● Consegna
Restituisci ogni riga del materiale in cui compare la parola "dirt".
= = = =
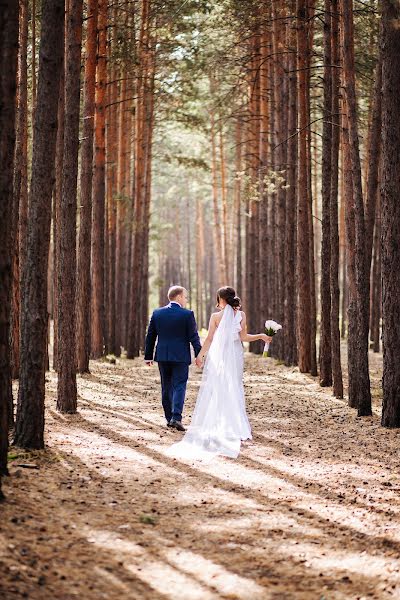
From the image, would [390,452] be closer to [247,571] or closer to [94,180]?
[247,571]

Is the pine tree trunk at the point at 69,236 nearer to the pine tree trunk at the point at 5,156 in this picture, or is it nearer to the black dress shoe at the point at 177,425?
the black dress shoe at the point at 177,425

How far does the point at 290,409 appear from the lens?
13.5 meters

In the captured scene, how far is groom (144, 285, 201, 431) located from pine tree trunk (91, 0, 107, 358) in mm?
8562

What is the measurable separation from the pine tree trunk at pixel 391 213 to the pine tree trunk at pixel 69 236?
15.0 ft

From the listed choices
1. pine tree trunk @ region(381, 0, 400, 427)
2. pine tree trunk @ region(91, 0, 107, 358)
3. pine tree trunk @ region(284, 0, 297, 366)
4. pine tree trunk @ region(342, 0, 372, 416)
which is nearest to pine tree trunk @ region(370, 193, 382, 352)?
pine tree trunk @ region(284, 0, 297, 366)

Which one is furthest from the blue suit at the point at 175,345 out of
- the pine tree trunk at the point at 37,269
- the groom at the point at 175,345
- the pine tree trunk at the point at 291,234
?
the pine tree trunk at the point at 291,234

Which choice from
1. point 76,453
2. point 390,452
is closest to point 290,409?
point 390,452

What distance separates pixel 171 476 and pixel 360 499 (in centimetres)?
197

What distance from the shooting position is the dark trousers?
10906 mm

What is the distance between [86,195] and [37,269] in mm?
8220

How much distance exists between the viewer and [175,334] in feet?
35.8

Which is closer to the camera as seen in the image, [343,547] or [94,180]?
[343,547]

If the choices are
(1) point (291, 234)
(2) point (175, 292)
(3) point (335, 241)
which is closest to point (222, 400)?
(2) point (175, 292)

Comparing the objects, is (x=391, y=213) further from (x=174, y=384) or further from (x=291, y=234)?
(x=291, y=234)
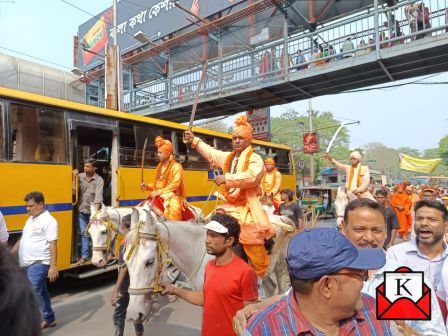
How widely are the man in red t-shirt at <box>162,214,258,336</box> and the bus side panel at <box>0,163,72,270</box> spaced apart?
14.3 feet

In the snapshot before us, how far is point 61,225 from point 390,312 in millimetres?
6486

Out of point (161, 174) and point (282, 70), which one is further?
point (282, 70)

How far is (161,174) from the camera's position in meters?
6.17

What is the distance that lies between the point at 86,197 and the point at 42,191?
1014mm

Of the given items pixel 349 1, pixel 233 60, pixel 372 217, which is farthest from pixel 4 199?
pixel 349 1

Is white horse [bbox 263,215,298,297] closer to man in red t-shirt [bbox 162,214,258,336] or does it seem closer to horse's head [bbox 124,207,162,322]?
horse's head [bbox 124,207,162,322]

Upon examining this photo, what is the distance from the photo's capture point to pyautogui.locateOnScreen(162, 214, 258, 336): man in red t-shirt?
253cm

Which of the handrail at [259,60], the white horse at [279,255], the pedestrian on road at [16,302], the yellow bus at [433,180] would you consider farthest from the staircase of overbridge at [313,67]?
the yellow bus at [433,180]

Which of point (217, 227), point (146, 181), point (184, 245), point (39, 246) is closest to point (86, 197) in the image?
point (146, 181)

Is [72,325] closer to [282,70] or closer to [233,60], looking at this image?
[282,70]

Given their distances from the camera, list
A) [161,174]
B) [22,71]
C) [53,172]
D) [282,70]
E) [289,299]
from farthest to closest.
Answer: [22,71]
[282,70]
[53,172]
[161,174]
[289,299]

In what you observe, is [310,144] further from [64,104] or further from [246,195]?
[246,195]

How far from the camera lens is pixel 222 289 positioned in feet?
8.34

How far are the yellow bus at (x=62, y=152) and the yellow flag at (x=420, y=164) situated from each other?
17.8 metres
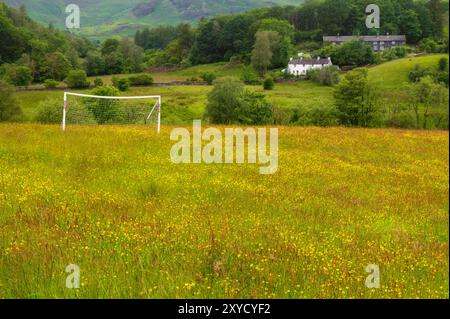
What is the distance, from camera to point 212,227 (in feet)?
25.9

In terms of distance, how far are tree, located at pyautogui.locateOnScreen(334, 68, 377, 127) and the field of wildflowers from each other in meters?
37.7

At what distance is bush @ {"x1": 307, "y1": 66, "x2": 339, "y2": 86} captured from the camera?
136650mm

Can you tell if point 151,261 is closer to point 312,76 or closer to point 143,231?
point 143,231

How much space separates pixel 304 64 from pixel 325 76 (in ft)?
87.0

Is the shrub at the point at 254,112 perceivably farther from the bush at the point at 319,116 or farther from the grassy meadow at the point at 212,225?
the grassy meadow at the point at 212,225

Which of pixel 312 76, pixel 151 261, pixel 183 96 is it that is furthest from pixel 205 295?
pixel 312 76

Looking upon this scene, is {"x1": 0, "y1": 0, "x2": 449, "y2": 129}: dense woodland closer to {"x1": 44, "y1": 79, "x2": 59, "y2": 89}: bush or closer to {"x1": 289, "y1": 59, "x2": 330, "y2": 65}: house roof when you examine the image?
{"x1": 44, "y1": 79, "x2": 59, "y2": 89}: bush

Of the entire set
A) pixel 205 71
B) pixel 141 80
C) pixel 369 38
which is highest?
pixel 369 38

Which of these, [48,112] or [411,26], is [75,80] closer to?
[48,112]

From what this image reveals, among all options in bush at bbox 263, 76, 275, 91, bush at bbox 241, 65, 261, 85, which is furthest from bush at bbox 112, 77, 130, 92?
bush at bbox 241, 65, 261, 85

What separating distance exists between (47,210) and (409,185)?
984 cm

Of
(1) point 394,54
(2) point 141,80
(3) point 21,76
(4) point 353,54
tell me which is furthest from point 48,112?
(1) point 394,54

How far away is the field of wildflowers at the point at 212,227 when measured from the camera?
221 inches

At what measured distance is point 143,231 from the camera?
7.46m
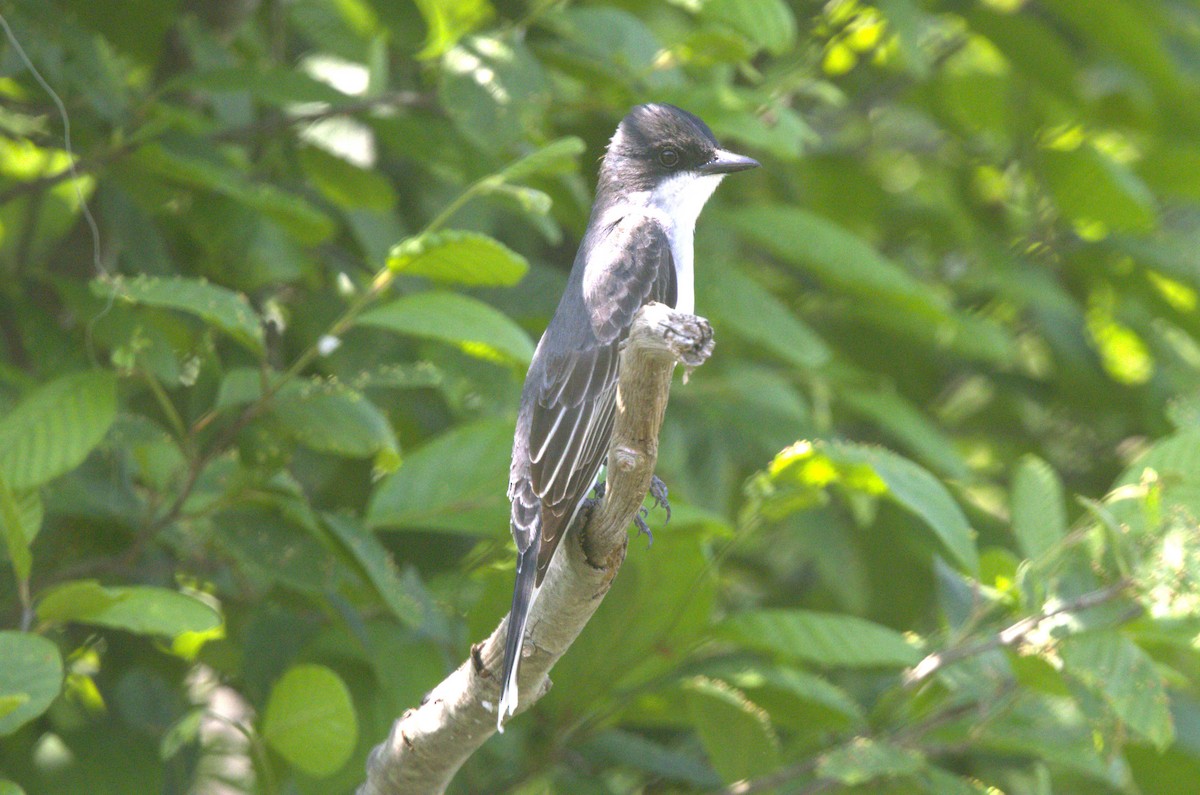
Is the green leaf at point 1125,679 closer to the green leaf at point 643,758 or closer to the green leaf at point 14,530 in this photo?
the green leaf at point 643,758

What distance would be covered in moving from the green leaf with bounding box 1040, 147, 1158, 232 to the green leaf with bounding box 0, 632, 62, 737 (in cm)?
322

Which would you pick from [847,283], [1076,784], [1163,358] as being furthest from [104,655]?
[1163,358]

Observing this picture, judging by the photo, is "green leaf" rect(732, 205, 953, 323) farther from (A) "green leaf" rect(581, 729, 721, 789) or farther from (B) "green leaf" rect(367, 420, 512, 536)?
(A) "green leaf" rect(581, 729, 721, 789)

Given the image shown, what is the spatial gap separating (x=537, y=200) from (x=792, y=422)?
4.83 ft

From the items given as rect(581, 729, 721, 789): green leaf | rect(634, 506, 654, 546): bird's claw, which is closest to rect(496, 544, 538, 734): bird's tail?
rect(634, 506, 654, 546): bird's claw

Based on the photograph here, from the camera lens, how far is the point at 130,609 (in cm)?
246

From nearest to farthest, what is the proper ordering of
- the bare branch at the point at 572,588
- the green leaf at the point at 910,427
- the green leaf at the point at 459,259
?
the bare branch at the point at 572,588, the green leaf at the point at 459,259, the green leaf at the point at 910,427

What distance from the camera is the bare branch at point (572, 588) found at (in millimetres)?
2027

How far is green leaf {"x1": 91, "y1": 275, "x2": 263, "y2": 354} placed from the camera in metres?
2.55

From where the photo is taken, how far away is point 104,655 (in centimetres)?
345

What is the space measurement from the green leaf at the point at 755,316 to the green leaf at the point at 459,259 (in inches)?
38.0

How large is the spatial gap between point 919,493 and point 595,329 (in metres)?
0.75

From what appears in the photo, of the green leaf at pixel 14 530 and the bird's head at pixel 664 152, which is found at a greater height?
the bird's head at pixel 664 152

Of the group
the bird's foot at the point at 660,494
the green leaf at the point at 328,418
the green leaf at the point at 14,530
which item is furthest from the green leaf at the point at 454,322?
the green leaf at the point at 14,530
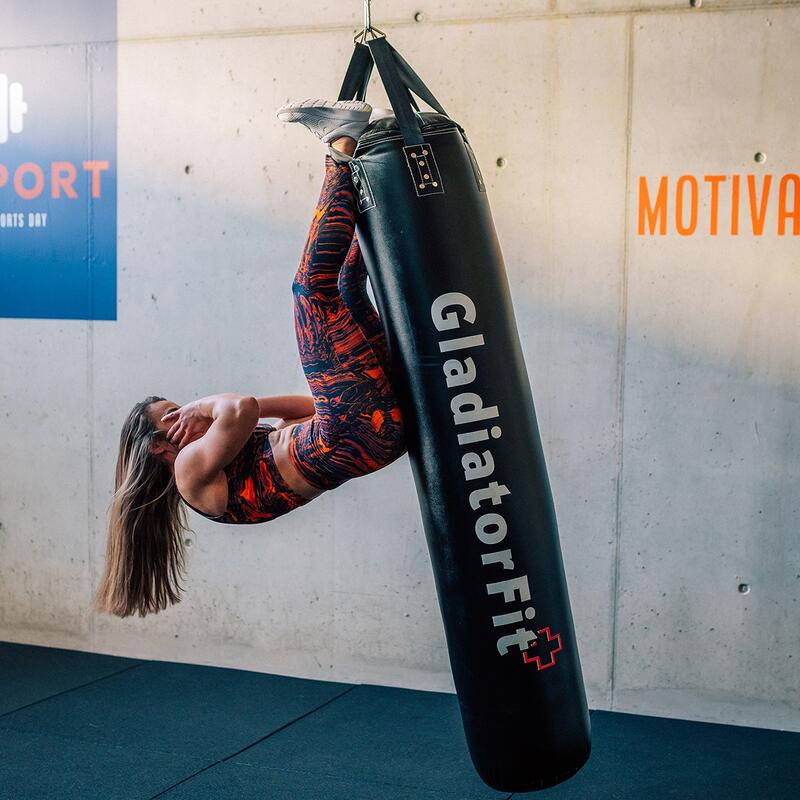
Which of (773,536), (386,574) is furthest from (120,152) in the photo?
(773,536)

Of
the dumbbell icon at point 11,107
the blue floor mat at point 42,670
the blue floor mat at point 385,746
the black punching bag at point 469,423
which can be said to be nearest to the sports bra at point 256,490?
the black punching bag at point 469,423

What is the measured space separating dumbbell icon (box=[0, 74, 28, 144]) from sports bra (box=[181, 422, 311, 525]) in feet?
9.59

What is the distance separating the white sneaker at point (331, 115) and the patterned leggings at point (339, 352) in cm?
8

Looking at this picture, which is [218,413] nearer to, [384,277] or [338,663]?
[384,277]

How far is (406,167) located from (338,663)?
9.36 feet

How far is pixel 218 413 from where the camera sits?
255 centimetres

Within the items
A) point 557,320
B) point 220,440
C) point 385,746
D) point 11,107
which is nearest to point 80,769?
point 385,746

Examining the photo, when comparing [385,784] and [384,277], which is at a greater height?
[384,277]

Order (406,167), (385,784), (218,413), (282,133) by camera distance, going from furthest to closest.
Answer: (282,133) < (385,784) < (218,413) < (406,167)

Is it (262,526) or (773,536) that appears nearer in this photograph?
(773,536)

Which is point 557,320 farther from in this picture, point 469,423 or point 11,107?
point 11,107

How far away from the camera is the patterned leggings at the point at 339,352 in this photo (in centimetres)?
228

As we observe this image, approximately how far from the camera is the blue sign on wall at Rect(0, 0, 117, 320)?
15.4 feet

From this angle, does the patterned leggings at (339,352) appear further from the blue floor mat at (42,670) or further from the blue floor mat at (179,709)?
the blue floor mat at (42,670)
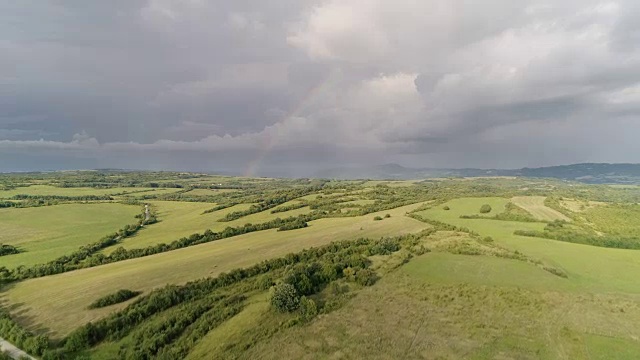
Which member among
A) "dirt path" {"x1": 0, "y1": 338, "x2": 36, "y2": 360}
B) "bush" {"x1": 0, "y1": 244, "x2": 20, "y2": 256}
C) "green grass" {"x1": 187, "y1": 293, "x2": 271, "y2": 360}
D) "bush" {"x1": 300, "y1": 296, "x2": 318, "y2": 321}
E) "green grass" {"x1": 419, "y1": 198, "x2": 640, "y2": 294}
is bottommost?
"dirt path" {"x1": 0, "y1": 338, "x2": 36, "y2": 360}

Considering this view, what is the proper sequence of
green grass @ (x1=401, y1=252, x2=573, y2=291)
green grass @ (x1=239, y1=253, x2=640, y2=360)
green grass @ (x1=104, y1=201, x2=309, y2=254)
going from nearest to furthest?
green grass @ (x1=239, y1=253, x2=640, y2=360) → green grass @ (x1=401, y1=252, x2=573, y2=291) → green grass @ (x1=104, y1=201, x2=309, y2=254)

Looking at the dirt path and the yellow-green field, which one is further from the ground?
the yellow-green field

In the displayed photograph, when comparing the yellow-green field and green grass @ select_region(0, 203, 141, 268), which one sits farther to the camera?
the yellow-green field

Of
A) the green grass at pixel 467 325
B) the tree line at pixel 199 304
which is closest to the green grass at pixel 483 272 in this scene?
the green grass at pixel 467 325

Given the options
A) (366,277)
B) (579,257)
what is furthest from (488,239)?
(366,277)

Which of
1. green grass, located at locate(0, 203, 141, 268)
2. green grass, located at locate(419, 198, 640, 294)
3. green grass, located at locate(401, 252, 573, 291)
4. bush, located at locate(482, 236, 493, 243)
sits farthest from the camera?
green grass, located at locate(0, 203, 141, 268)

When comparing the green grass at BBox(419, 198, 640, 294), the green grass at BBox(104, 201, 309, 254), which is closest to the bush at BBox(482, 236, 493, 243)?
the green grass at BBox(419, 198, 640, 294)

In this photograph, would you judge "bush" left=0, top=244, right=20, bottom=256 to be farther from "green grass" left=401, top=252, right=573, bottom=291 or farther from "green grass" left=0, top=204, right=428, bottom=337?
"green grass" left=401, top=252, right=573, bottom=291
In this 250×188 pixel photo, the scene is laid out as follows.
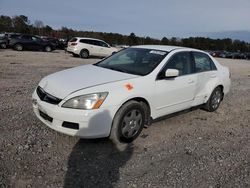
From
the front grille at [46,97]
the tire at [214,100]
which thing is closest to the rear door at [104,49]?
the tire at [214,100]

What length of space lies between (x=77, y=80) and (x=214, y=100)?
356cm

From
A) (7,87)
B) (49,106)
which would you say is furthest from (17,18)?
(49,106)

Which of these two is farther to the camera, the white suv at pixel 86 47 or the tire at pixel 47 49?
the tire at pixel 47 49

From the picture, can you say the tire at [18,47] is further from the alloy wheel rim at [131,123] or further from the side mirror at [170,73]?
the alloy wheel rim at [131,123]

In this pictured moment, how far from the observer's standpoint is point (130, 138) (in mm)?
4238

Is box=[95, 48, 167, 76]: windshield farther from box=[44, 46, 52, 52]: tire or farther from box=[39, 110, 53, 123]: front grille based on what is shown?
box=[44, 46, 52, 52]: tire

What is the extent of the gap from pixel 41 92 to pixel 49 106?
46cm

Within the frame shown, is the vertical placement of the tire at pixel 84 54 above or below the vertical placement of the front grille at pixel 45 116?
above

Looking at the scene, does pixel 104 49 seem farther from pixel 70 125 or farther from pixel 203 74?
pixel 70 125

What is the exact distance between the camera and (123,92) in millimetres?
3924

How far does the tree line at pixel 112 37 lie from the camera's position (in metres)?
58.3

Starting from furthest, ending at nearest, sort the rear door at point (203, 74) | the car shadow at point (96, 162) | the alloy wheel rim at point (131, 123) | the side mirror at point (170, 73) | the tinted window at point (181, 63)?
the rear door at point (203, 74)
the tinted window at point (181, 63)
the side mirror at point (170, 73)
the alloy wheel rim at point (131, 123)
the car shadow at point (96, 162)

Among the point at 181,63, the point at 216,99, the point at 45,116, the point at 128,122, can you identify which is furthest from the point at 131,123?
the point at 216,99

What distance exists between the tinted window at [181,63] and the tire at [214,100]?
1155 millimetres
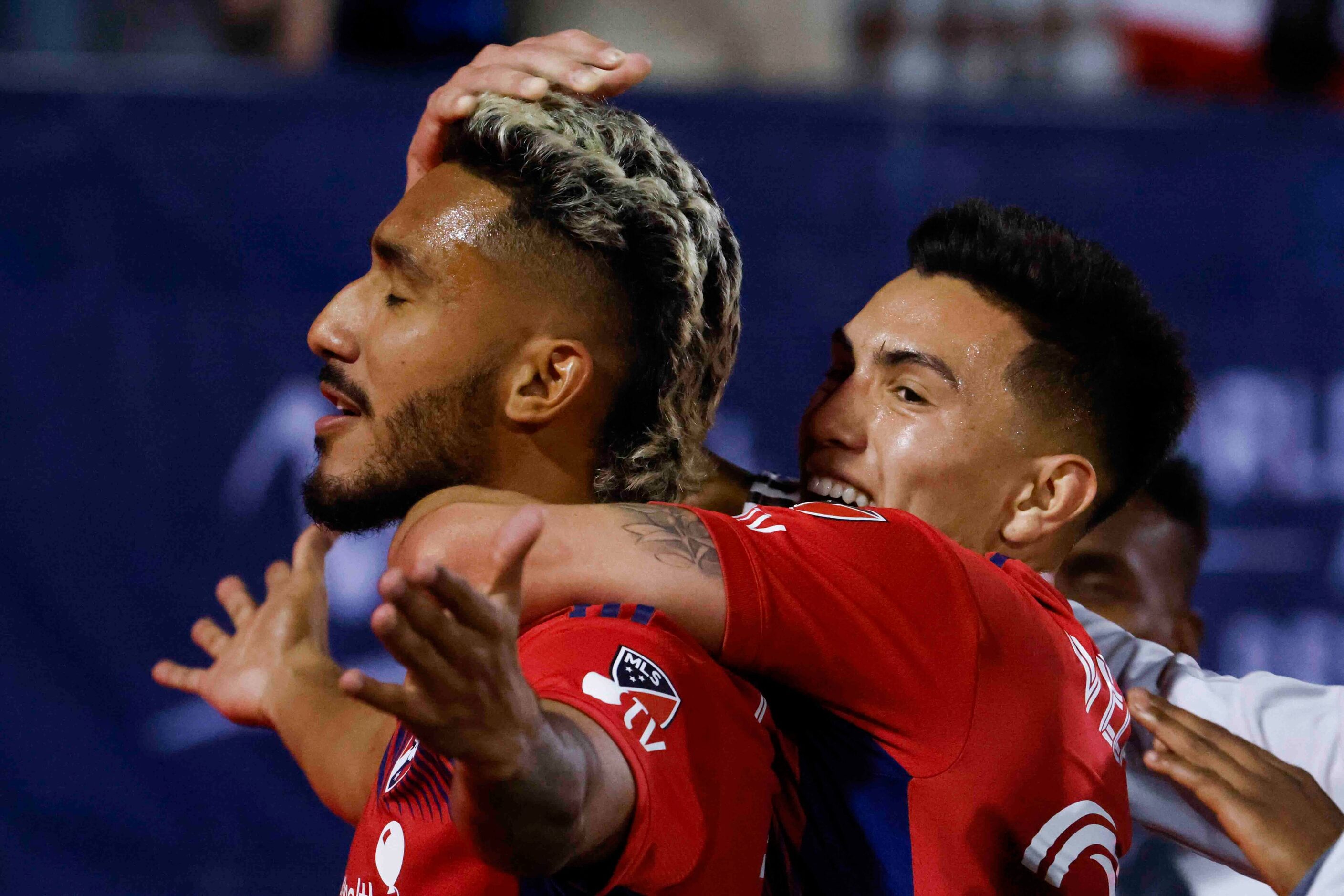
= = = =
● Risposta
A) "dirt path" {"x1": 0, "y1": 338, "x2": 36, "y2": 360}
"dirt path" {"x1": 0, "y1": 338, "x2": 36, "y2": 360}
Looking at the dirt path and the yellow-green field, which one is further from the ground?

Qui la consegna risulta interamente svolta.